Reply to Paraskevaidi et al.: Epithelial and microenvironment characterization is key to understanding and improving diagnoses

First, we thank Paraskevaidi et al. (1) for their kind comments and assessment of the potentially significant impact of our work (2). Their letter recognizes that our study could reduce the caseloads of pathologists/surgeons but that it may not directly benefit patients. Surgeons, pathologists, and technologists all strive to improve outcomes for patients; indeed, diagnosis is the gateway to therapy (and better outcomes). The speed and one-shot tumor and microenvironment measurement focus of our study are aimed precisely toward providing new information that is useful while being compatible with how diagnoses are actually made—via pathology.

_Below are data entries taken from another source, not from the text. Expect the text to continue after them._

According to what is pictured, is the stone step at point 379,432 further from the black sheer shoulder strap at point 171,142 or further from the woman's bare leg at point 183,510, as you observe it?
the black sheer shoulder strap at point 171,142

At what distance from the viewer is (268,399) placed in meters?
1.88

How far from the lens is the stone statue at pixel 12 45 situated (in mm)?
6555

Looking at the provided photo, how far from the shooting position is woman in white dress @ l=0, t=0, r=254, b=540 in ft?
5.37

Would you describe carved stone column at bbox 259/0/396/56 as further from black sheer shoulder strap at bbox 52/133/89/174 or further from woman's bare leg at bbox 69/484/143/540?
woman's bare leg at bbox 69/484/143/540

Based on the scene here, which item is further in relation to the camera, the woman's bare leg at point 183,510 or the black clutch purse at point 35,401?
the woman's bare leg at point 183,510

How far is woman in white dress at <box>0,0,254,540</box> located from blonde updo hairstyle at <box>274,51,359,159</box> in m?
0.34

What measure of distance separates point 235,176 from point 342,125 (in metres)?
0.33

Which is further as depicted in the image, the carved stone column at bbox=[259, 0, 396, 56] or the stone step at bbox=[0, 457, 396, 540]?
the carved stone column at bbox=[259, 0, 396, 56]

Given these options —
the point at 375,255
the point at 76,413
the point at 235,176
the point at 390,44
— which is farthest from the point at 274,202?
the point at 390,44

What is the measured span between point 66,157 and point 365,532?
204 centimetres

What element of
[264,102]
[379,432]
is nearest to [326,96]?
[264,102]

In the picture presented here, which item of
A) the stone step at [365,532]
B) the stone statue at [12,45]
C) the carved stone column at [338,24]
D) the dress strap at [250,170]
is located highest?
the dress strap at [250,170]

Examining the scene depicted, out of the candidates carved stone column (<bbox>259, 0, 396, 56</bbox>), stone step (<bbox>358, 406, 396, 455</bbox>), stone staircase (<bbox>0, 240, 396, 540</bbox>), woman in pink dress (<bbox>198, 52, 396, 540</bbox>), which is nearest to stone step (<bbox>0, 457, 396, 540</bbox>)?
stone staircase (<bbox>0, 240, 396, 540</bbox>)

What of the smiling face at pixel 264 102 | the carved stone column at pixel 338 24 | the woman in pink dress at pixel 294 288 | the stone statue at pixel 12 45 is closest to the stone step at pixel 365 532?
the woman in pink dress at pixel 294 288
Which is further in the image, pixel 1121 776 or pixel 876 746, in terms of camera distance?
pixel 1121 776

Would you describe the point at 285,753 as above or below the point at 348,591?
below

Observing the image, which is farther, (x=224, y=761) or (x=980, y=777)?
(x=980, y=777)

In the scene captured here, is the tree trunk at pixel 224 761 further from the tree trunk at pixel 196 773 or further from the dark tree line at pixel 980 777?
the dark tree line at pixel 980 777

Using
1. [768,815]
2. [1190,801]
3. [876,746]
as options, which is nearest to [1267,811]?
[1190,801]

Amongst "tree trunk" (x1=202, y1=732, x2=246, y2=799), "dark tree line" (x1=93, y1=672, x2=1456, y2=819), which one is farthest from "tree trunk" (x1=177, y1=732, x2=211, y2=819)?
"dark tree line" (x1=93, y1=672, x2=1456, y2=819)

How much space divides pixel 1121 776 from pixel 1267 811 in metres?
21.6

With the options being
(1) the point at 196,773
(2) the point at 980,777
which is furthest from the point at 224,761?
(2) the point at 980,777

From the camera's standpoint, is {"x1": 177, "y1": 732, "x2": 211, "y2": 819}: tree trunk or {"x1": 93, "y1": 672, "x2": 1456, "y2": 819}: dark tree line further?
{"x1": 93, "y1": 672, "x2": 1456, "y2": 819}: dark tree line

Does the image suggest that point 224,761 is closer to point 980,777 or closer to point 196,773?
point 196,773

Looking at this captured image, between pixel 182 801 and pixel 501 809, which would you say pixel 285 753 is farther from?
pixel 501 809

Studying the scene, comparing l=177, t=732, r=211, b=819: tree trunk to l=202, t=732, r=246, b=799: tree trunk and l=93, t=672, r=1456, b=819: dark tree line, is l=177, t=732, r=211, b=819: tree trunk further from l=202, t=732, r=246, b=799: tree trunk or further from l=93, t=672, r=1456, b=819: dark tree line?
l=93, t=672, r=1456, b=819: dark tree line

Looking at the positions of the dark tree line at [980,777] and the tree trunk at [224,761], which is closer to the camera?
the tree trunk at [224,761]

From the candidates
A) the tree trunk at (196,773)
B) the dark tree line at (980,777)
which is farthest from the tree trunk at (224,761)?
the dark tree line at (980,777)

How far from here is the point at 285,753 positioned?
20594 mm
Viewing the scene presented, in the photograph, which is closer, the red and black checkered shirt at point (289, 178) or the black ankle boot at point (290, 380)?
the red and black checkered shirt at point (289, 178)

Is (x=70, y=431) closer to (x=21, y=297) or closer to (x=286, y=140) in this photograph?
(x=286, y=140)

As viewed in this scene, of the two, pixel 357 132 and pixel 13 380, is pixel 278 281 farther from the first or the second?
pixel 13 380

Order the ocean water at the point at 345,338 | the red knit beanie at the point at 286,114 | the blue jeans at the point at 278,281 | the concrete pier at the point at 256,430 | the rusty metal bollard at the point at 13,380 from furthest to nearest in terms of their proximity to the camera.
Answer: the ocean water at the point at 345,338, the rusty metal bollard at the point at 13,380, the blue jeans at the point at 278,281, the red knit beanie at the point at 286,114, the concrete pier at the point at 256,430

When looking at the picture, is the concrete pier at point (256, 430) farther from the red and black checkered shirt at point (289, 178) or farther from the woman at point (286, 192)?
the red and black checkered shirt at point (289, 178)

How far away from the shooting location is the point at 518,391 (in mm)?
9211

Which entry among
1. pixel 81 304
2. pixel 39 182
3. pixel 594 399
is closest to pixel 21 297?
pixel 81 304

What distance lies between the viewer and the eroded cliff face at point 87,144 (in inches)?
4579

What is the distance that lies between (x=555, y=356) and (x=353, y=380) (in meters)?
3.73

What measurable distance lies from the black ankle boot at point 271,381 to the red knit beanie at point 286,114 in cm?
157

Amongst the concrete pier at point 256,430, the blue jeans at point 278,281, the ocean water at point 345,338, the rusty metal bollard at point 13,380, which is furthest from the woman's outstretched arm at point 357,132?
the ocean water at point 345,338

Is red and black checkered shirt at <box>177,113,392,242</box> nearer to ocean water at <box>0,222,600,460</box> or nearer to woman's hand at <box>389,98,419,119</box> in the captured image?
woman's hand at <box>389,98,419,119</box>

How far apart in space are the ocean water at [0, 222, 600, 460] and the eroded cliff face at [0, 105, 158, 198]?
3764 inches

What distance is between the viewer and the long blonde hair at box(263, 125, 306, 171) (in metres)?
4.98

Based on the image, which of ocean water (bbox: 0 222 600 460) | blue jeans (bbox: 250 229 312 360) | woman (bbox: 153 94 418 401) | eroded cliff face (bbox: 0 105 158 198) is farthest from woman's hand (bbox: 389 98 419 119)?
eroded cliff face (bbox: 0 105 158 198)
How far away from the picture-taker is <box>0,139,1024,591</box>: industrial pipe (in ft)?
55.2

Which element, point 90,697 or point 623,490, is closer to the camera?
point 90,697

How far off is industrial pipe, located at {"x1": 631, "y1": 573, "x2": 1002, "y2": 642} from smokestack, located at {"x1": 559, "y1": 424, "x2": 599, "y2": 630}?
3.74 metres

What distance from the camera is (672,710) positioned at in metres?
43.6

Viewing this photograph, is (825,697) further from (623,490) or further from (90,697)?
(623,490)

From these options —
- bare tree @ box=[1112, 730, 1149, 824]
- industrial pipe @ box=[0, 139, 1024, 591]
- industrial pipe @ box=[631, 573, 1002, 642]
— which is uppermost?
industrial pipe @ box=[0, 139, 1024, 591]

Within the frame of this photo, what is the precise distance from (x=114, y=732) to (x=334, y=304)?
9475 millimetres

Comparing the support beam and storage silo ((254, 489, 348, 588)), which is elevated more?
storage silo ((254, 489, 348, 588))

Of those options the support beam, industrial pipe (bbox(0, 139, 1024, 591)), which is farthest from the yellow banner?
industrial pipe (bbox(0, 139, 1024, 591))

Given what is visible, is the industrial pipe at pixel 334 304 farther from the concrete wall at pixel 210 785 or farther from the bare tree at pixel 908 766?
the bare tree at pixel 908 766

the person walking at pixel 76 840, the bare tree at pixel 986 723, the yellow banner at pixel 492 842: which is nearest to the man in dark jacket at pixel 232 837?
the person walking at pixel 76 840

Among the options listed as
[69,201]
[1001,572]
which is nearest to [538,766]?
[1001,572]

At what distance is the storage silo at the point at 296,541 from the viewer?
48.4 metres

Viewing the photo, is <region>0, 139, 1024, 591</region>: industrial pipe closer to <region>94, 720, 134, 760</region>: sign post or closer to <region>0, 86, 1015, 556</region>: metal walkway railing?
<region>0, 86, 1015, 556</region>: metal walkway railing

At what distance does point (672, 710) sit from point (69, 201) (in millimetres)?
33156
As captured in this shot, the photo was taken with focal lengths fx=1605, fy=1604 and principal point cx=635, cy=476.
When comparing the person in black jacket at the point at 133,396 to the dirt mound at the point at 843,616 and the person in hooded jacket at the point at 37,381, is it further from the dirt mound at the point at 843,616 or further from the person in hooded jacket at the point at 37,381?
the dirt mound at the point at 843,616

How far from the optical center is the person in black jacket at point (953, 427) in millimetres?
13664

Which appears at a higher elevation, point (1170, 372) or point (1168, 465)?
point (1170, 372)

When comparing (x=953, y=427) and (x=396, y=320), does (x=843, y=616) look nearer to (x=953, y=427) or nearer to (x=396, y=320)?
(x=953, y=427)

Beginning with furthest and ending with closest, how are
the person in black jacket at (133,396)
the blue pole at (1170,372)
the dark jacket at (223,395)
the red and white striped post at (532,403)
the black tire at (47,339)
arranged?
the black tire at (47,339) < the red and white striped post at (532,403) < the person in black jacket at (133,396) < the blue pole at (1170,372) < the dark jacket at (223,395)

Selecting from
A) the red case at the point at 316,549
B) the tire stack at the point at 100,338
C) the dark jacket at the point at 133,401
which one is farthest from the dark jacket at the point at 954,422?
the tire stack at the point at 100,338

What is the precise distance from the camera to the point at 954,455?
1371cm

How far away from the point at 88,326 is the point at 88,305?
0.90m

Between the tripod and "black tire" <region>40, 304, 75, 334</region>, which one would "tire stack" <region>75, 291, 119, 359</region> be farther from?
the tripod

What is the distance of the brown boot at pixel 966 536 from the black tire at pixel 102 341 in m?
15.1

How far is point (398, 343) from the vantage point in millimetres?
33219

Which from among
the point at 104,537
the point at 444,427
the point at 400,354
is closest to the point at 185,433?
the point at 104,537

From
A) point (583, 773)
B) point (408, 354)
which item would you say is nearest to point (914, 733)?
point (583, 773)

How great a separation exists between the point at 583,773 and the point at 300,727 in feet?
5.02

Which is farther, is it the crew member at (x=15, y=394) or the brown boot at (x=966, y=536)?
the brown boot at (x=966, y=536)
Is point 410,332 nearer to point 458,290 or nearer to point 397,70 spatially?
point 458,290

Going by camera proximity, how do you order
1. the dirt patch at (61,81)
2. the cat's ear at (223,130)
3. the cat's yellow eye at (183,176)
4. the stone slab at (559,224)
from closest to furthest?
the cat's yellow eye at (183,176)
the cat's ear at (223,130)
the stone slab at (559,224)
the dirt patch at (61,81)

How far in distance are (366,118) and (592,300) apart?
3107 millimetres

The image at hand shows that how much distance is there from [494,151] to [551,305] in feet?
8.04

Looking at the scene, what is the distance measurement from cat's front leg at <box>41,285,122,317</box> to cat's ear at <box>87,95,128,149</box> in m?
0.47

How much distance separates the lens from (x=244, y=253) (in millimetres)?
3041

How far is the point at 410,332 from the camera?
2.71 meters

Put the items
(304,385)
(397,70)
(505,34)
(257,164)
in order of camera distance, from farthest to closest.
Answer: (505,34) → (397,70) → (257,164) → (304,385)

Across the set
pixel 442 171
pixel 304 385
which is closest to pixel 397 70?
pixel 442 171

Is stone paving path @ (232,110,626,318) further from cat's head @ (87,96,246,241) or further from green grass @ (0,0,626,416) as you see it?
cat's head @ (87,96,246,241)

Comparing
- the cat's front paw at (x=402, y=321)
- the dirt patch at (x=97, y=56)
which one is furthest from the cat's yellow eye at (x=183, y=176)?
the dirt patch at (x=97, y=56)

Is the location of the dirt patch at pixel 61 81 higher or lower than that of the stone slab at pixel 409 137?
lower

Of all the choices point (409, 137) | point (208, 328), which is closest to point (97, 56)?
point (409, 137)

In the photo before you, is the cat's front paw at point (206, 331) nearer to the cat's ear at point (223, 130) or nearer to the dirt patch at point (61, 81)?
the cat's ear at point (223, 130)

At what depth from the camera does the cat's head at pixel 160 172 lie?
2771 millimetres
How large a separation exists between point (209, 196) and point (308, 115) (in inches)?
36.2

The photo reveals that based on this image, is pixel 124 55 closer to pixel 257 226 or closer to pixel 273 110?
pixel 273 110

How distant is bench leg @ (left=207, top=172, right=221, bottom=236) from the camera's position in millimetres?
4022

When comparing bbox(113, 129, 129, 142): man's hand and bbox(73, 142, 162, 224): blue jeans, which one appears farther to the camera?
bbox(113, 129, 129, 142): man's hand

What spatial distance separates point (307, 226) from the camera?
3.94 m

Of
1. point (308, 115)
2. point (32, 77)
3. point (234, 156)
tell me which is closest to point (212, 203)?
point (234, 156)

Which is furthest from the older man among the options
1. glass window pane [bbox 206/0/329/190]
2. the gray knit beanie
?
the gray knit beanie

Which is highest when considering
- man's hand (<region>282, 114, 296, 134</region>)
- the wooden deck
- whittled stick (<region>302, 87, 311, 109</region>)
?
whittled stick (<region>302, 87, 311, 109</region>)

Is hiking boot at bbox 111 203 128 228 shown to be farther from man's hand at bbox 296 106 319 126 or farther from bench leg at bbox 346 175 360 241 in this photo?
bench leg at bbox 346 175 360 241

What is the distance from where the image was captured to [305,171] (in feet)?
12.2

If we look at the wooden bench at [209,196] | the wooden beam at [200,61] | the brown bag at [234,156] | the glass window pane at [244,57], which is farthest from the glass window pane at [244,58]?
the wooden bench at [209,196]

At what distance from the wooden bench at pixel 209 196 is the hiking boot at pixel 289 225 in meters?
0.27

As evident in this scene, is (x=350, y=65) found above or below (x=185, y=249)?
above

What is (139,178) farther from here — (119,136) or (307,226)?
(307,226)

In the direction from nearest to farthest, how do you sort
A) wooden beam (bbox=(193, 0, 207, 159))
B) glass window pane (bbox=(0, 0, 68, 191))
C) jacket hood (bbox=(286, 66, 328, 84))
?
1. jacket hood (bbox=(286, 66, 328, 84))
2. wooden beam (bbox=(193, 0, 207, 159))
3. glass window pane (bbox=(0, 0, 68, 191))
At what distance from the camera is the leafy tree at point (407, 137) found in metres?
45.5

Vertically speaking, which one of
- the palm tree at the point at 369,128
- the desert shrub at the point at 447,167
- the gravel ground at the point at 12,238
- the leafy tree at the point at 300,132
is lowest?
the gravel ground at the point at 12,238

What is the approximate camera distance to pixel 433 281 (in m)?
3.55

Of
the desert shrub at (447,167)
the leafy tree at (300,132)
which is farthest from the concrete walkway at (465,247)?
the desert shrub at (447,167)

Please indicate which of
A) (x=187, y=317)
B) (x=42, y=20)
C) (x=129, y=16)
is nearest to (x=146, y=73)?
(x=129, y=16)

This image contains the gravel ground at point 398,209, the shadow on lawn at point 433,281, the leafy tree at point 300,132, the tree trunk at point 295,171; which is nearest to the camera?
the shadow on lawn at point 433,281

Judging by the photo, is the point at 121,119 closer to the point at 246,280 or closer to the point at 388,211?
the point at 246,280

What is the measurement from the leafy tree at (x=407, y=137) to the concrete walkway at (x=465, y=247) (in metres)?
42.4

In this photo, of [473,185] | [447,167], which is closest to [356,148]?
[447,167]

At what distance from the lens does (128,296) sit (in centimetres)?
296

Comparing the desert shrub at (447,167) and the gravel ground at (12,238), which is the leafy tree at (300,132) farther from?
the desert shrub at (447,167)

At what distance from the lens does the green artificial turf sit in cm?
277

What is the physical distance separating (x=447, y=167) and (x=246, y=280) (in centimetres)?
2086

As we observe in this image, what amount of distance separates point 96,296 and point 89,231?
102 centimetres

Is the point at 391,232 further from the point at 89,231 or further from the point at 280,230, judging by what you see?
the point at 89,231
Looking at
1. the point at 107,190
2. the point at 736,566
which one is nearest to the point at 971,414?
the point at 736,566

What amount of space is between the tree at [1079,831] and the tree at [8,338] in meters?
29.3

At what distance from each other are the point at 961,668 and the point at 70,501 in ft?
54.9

Second, Paraskevaidi et al. (1) propose that earlier detection and less-invasive tools can potentially be more useful. Most certainly, we agree. Early detection is the key to earlier diagnoses and better outcomes. The studies cited by the authors on biological fluids and using fiber optics are of great potential interest. Indeed, if they can prove effective, new avenues for spectral screening and point-of-care diagnoses (3) may be enabled. In vivo methods, combined with approaches like stainless staining (4), may prove similarly beneficial. We note that these new approaches and our study’s method are all enabled by the advent of new light sources (5), new concepts in imaging science (6), and progressive advances in technology and applications (7, 8). While technological advancement is heartening, we caution against assuming biological effectiveness of all fluid biomarkers. The use of famous first-line biomarkers; for example, prostate-specific antigen, remains debated after decades of use (9). The major issues of overdetection and overtreatment, induction of needless patient anxiety, and unnecessary biopsies transcend technology development and remain to be addressed.

We also agree wholeheartedly with Paraskevaidi et al. (1) on the importance of in vivo imaging for detection, diagnosis, and treatment. Many studies incorporating fiber probes have performed in vivo imaging in the visible to near-IR wavelengths, but measured mid-IR wavelengths only with point spectroscopy (10). While a handheld mobile probe that can be used in the operating environment is an excellent advance, the data from it must either be definitive in its own native record (i.e., spectrum) or provide images that relate to pathology knowledge. While the former has not yet been definitely established in a trial, significant challenges remain for the latter. One challenge is speed of data acquisition. While our study shows a speed advance compared with other works for a high image quality, significant further advances are needed to make it fast enough for in vivo use. Finally, focusing on in vivo use to improve patient outcome with a new technique may be premature until such an advance is shown ex vivo. Characterization of altered stromal response has been demonstrated to be crucial for predicting breast cancer outcomes (11). However, there are limited practical means of recording the same. Measuring the microenvironment is not only useful for adding value to diagnostic pathology, as we proposed, but is also a step toward adding novelty to the tools proposed by Paraskevaidi et al. (1). We agree with Paraskevaidi et al. that comprehensive (tumor and microenvironment) spectroscopic imaging in vivo remains a laudable goal.